L'histoire :
Perkis Sambatan est un Français moyen qui vit seul dans son petit appartement sur Paris. Il fait souvent grise mine et beaucoup lui reprochent sa tristesse. Mais c’est plus fort que lui : travailler dans les sous-sols et souterrains n’aide pas à garder le sourire. En effet, Perkis est chauffeur de métro sur la ligne 12. Ce ne sont pas les informations télévisées qui vont lui remonter le moral. Tous les jours, c’est la même rengaine : épidémies, catastrophes naturelles, attentats, sermons religieux pour ne pas perdre la foi. Le monde va mal et souffre dans l’indifférence générale. Un soir comme les autres, Perkis conduit sa rame... mais un incident survient : une femme se jette sous ses roues, devant ses yeux. Il ne peut éviter la catastrophe. Une psychiatre vient réconforter le conducteur et lui explique les symptômes qui vont suivre. Perkis doit s’accorder du repos pendant deux semaines, prendre un traitement et accepter un suivi psychologique. Les cauchemars le hantent et une question reste en suspens : pourquoi cet incident lui est-il arrivé, à lui ? Pourquoi à cet endroit et à ce moment précis ? Perkis a besoin d’en savoir plus sur la femme qui s’est suicidée. Il apprend qu’elle était enceinte. Ce terrible événement ne cache-t-il pas une réalité bien plus terrible encore ?

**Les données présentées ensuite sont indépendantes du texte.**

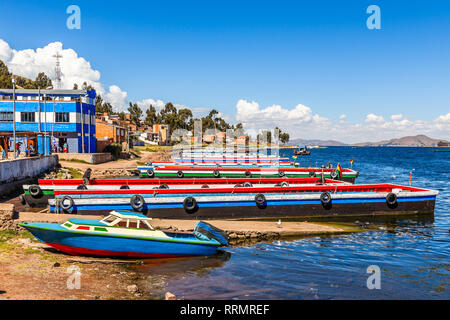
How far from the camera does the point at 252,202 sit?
983 inches

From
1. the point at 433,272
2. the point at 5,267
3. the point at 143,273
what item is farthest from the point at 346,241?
the point at 5,267

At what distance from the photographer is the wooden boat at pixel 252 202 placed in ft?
76.1

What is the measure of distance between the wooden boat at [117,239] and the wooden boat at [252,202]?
7602 millimetres

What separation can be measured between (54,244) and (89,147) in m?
49.7

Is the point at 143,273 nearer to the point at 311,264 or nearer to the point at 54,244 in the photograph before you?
the point at 54,244

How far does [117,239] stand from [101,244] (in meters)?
0.69

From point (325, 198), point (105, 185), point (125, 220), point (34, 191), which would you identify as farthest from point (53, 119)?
point (125, 220)

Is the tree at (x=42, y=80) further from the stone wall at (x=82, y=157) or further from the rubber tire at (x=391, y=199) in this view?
the rubber tire at (x=391, y=199)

Ce qu'on en pense sur la planète BD :
Dans la Bible, « Le fils de la perdition » est l’Antéchrist, celui qui viendra sur Terre pour annoncer tous les malheurs et provoquer la fin du monde. Le double inversé et maléfique du Christ. Cette histoire célèbre décrite dans l’Apocalypse selon Saint Jean a donné lieu à de nombreuses fictions. Qui d’autre pouvait s'en inspirer en bandes dessinées que Christophe Bec, le dessinateur du ténébreux Sanctuaire ? Comme beaucoup de films sur le thème du Diable, l’histoire commence de façon extrêmement réaliste. On suit la vie quotidienne calme et insipide de Perkis, un morne métro-métro-dodo parfaitement représenté. La solitude du personnage qui s'endort devant les infos télévisées est également caractéristique. L’intrigue démarre sur un événement devenu presque banal : un « incident de voyageur », c'est à dire le suicide d’un usager dans une station de métro. Dès lors l’histoire plonge petit à petit dans le fantastique et l’ésotérique. La force du récit est de laisser planer le doute jusqu’au bout : Perkis est assailli par le remord. Est-il vraiment objectif quand il découvre la vie de la victime morte dans le métro ? Assommé par les médicaments, n’a-t-il pas lui-même sombré dans la folie et la paranoïa mystique ? Le diable est-il vraiment parmi nous ? Avec force et intelligence, Bec multiplie les voies narratives, comme si Perkis était régulièrement harcelé par tout ce qu’il entend autour de lui. On a ainsi une peinture impressionnante d’un profil psychologique instable constamment persécuté par des voies intérieures contradictoires. Le reste est assez classique, avec cette angoisse de l’avènement de l’Antéchrist. Bec n’a pas son pareil pour faire monter le suspens et dépeint fort bien cette angoisse sourde et mystique. On a également une peinture cynique de notre société actuelle qui, attaquée de toutes parts par les événements du monde, se tourne vers des discours métaphysiques et spirituels. Les encrages d’Andrea Mutti, plus sombres que jamais, tendent vers le style de Bec dans Sanctuaire. Accompagné par cette ambiance noire et envoûtante, on plonge lentement dans une véritable descente aux enfers. Un one-shot diabolique...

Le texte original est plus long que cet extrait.